[Task statement] Reproduce the lines below verbatim, from the first one through the line containing "112H152L153 116L155 118L159", including both ends.
:::::
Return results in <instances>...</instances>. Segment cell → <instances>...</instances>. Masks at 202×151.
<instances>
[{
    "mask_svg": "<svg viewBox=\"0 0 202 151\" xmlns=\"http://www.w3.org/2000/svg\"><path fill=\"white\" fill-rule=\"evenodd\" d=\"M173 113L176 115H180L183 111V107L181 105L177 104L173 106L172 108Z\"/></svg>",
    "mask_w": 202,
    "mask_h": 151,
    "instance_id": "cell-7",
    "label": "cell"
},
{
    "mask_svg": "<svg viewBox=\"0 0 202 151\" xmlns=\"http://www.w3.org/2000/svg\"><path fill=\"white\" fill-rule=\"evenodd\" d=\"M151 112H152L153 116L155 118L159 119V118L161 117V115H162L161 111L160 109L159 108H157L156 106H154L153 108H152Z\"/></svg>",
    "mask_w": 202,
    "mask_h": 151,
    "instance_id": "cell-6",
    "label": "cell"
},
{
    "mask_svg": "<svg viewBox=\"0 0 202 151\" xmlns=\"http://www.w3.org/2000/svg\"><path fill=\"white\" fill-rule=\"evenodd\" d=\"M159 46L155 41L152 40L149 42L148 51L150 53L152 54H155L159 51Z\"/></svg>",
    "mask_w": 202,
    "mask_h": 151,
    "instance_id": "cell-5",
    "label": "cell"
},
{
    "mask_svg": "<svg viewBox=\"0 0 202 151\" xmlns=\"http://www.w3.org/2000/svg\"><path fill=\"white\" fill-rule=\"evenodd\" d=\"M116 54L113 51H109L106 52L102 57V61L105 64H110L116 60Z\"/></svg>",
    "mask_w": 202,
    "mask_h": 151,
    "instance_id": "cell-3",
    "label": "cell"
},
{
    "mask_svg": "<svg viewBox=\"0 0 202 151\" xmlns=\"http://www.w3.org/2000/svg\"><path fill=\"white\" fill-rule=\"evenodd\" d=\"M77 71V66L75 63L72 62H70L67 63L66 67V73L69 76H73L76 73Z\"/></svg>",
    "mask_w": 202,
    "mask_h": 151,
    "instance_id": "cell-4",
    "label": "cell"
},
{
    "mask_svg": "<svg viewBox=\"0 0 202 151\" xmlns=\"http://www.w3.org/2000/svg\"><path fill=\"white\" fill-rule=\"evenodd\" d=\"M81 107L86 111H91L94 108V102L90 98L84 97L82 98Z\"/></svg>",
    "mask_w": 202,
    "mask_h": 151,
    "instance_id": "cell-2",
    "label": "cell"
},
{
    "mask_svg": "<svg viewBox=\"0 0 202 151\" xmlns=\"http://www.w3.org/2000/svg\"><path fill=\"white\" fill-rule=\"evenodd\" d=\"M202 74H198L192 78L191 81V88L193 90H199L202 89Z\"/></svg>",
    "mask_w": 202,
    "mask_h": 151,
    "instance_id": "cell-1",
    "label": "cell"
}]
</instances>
:::::
[Task answer]
Return results in <instances>...</instances>. Segment cell → <instances>...</instances>. Masks at 202×151.
<instances>
[{
    "mask_svg": "<svg viewBox=\"0 0 202 151\" xmlns=\"http://www.w3.org/2000/svg\"><path fill=\"white\" fill-rule=\"evenodd\" d=\"M173 113L176 115H180L183 111V107L181 105L177 104L173 106L172 108Z\"/></svg>",
    "mask_w": 202,
    "mask_h": 151,
    "instance_id": "cell-7",
    "label": "cell"
},
{
    "mask_svg": "<svg viewBox=\"0 0 202 151\" xmlns=\"http://www.w3.org/2000/svg\"><path fill=\"white\" fill-rule=\"evenodd\" d=\"M151 112H152L153 116L155 118L159 119V118L161 117V115H162L161 111L160 109L159 108H157L156 106H154L153 108H152Z\"/></svg>",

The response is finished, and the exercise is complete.